Der Mensch steht für Hannah Kämmerling im Mittelpunkt. Die frischgebackene Abiturientin hat sich für ein Freiwilliges Soziales Jahr in Namibia entschieden. In der Hauptstadt Windhoek wird sie in einem Internat für Behinderte mit 7- bis 18-Jährigen leben und arbeiten. Kurz vor dem Abflug erzählte sie von ihren Beweggründen und Zielen.
So ganz abreisefertig ist Hannah noch nicht: Nachdem sie vom letzten Vorbereitungsseminar in Wiesbaden zurückgekommen ist, hat sie eine böse Erkältung erwischt. Dafür steht zu Hause in Boslar bei Linnich alles andere schon parat: Der eigens angeschaffte Laptop und das Mobiltelefon für den Kontakt nach Hause, und gegen eventuelles Heimweh das Erinnerungsbuch, in das Freunde und Familie geschrieben haben. Außerdem, da strahlt Hannah, weil es das Wichtigste ist, was sie zum Abitur bekommen hat: eine Handpuppe. Sie, davon ist sie überzeugt, wird ihr bei der Arbeit mit den behinderten Kindern und Jugendlichen eine wertvolle Begleiterin sein.
Als Kind hatte Hannah Kämmerling eine auditive Gedächtnisschwäche. Das heißt: Ob in der Schule oder zu Hause, Gesagtes konnte sie sich einfach nicht merken. „Ich hätte mir gewünscht, dass man mir hätte mehr helfen können.“ Darum möchte sie nun ihrerseits Menschen mit Behinderungen unterstützen.
Das geht am besten im Eins-zu-Eins- Verhältnis als Sonderpädagogin, ist sie überzeugt, weil sie besonders nah am Menschen sein kann. Bei der Lebenshilfe in Heinsberg begleitete sie, wenn möglich, eine Freundin bei Ausflügen und Unternehmungen mit Behinderten, ging mit in die Disco, bowlen, schwimmen oder Ähnliches. Darüber hinaus gibt sie einem lernbehinderten Jungen Nachhilfe. So hat sie schon erste Erfahrungen erworben.
Wie genau sie darauf gekommen ist, sich um ein FSJ zu bewerben, weiß sie gar nicht mehr. „Irgendein Freund“ hat sie auf das Weltwärts-Programm aufmerksam gemacht. Dass es Namibia geworden ist, ist auch eher Fügung: „Es sollte ein englischsprachiges Land sein, und ich wollte unbedingt mit Kindern arbeiten. Mein Ziel ist, Sonderpädagogik zu studieren. Da war es ein glücklicher Zufall, dass es in Windhoek die Förderschule gibt“, erzählt die 19-Jährige.

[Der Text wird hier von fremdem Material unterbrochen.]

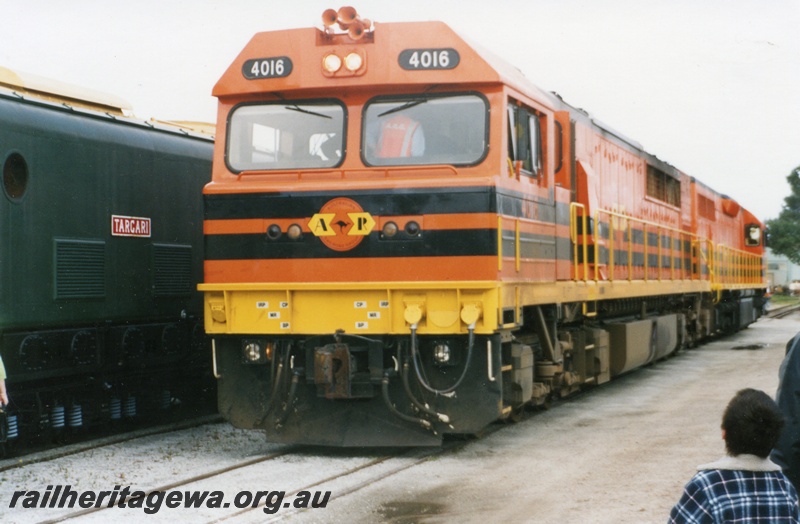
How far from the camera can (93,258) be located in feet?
33.2

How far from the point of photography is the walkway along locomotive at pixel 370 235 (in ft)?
28.3

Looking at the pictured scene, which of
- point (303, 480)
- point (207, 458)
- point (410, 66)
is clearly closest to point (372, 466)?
point (303, 480)

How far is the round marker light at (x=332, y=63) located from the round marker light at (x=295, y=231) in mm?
1377

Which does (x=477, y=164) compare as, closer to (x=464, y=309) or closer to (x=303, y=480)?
(x=464, y=309)

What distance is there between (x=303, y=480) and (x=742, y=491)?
16.4ft

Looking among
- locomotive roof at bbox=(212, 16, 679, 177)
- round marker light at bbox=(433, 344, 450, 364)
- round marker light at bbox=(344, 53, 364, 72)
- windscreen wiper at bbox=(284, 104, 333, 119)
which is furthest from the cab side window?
round marker light at bbox=(433, 344, 450, 364)

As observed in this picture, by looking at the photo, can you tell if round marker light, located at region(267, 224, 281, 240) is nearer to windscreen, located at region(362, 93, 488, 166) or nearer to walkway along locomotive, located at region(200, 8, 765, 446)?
walkway along locomotive, located at region(200, 8, 765, 446)

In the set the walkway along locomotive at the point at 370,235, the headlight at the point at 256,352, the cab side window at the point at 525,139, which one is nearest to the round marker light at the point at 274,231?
the walkway along locomotive at the point at 370,235

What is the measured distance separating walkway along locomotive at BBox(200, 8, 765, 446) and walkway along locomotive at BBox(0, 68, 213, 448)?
5.13 feet

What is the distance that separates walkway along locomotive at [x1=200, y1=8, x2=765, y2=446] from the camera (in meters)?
8.62

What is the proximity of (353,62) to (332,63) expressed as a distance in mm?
188

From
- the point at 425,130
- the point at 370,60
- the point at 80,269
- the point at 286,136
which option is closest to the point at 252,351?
the point at 286,136

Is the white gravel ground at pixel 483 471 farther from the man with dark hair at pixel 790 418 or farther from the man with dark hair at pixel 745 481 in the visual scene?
the man with dark hair at pixel 745 481

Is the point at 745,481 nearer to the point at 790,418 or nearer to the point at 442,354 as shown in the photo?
the point at 790,418
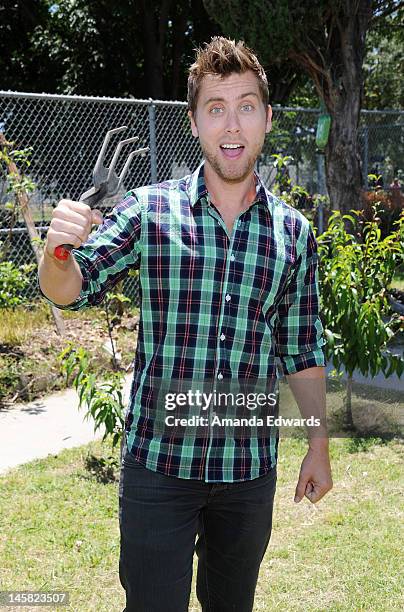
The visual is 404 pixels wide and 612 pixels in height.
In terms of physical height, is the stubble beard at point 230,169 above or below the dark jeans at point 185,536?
above

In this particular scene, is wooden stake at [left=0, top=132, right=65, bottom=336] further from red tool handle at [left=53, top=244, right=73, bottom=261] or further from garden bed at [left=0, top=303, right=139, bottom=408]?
red tool handle at [left=53, top=244, right=73, bottom=261]

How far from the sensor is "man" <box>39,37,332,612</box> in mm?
2002

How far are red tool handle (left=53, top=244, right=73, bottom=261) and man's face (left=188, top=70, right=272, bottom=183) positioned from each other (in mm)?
570

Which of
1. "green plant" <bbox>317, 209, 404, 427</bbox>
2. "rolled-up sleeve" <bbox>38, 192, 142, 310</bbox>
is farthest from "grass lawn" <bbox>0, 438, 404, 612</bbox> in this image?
"rolled-up sleeve" <bbox>38, 192, 142, 310</bbox>

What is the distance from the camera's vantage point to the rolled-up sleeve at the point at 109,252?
6.46ft

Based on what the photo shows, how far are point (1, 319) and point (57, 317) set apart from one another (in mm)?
567

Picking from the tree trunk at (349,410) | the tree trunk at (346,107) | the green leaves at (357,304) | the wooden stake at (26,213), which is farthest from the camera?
the tree trunk at (346,107)

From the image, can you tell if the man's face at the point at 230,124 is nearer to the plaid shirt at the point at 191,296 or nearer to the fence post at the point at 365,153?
the plaid shirt at the point at 191,296

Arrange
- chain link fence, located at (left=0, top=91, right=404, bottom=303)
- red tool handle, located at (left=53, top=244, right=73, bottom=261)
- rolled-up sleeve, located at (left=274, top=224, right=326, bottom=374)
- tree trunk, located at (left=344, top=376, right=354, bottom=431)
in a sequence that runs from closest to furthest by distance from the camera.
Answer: red tool handle, located at (left=53, top=244, right=73, bottom=261), rolled-up sleeve, located at (left=274, top=224, right=326, bottom=374), tree trunk, located at (left=344, top=376, right=354, bottom=431), chain link fence, located at (left=0, top=91, right=404, bottom=303)

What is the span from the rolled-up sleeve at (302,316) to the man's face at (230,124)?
339 millimetres

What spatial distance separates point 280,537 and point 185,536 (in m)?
1.93

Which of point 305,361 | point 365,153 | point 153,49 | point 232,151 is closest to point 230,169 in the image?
point 232,151

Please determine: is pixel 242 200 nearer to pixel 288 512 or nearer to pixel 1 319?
pixel 288 512

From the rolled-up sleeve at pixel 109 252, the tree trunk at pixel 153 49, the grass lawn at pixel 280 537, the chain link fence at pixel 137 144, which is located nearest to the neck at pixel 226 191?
the rolled-up sleeve at pixel 109 252
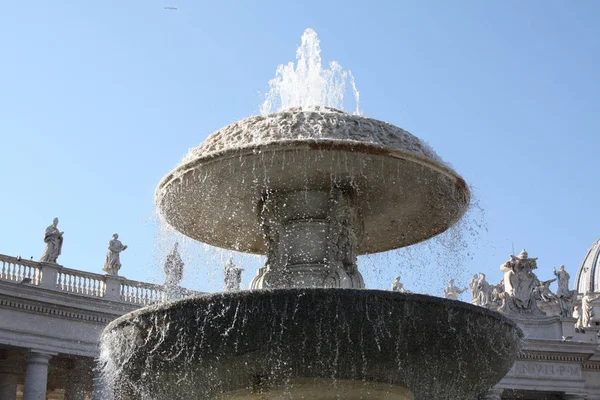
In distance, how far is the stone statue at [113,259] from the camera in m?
31.4

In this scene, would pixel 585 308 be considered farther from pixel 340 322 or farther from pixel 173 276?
pixel 340 322

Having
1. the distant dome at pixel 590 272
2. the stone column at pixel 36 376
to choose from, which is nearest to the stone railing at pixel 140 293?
the stone column at pixel 36 376

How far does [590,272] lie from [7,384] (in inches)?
2853

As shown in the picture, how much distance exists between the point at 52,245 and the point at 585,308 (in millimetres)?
29067

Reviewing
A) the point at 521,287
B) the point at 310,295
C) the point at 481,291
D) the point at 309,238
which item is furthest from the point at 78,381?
the point at 310,295

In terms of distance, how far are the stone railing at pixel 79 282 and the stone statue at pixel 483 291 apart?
48.3 ft

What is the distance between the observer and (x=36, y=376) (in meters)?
28.0

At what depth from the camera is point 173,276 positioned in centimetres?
2781

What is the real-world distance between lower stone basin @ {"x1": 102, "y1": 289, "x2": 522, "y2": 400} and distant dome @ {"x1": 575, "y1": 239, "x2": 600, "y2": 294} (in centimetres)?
8321

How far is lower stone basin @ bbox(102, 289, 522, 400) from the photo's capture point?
10.9 meters

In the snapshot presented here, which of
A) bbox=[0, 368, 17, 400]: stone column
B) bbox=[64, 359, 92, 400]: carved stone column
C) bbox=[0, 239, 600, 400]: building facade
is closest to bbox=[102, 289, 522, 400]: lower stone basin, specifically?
bbox=[0, 239, 600, 400]: building facade

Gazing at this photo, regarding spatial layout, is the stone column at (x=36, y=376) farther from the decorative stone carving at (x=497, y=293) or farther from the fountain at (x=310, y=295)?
the decorative stone carving at (x=497, y=293)

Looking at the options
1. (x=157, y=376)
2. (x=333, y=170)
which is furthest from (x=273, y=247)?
(x=157, y=376)

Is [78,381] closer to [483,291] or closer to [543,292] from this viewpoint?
[483,291]
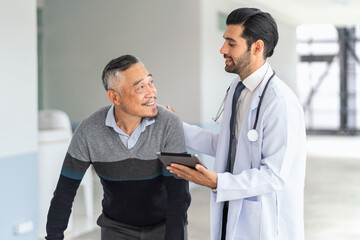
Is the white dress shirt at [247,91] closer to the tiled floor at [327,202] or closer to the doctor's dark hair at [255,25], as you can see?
the doctor's dark hair at [255,25]

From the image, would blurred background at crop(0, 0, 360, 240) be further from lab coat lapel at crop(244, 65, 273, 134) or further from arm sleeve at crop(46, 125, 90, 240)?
lab coat lapel at crop(244, 65, 273, 134)

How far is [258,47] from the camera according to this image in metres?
2.19

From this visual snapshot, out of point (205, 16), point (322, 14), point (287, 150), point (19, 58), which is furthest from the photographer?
point (322, 14)

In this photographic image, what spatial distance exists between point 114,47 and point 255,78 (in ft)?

Natürlich ist sie auch neugierig auf Land und Leute. „Es hat mich schon immer ins Ausland gezogen: Etwas Neues kennenlernen, eine neue Kultur sehen – nach dem Abitur hat man auch die Gelegenheit dazu“, sagt sie. Gut vorbereitet geht sie auf Reisen: „Nachdem ich die Zusage hatte, habe ich meine Mutter in den nächsten Buchladen geschleppt und alles gekauft, was ich bekommen konnte,“ erzählt Hannah lachend. Das waren zehn Führer zu Land und Leuten, ein Bildband und das Buch „Licht und Schatten in Namibia“ von Anna Mandus, die ihre guten und schlechten Erfahrungen schildert.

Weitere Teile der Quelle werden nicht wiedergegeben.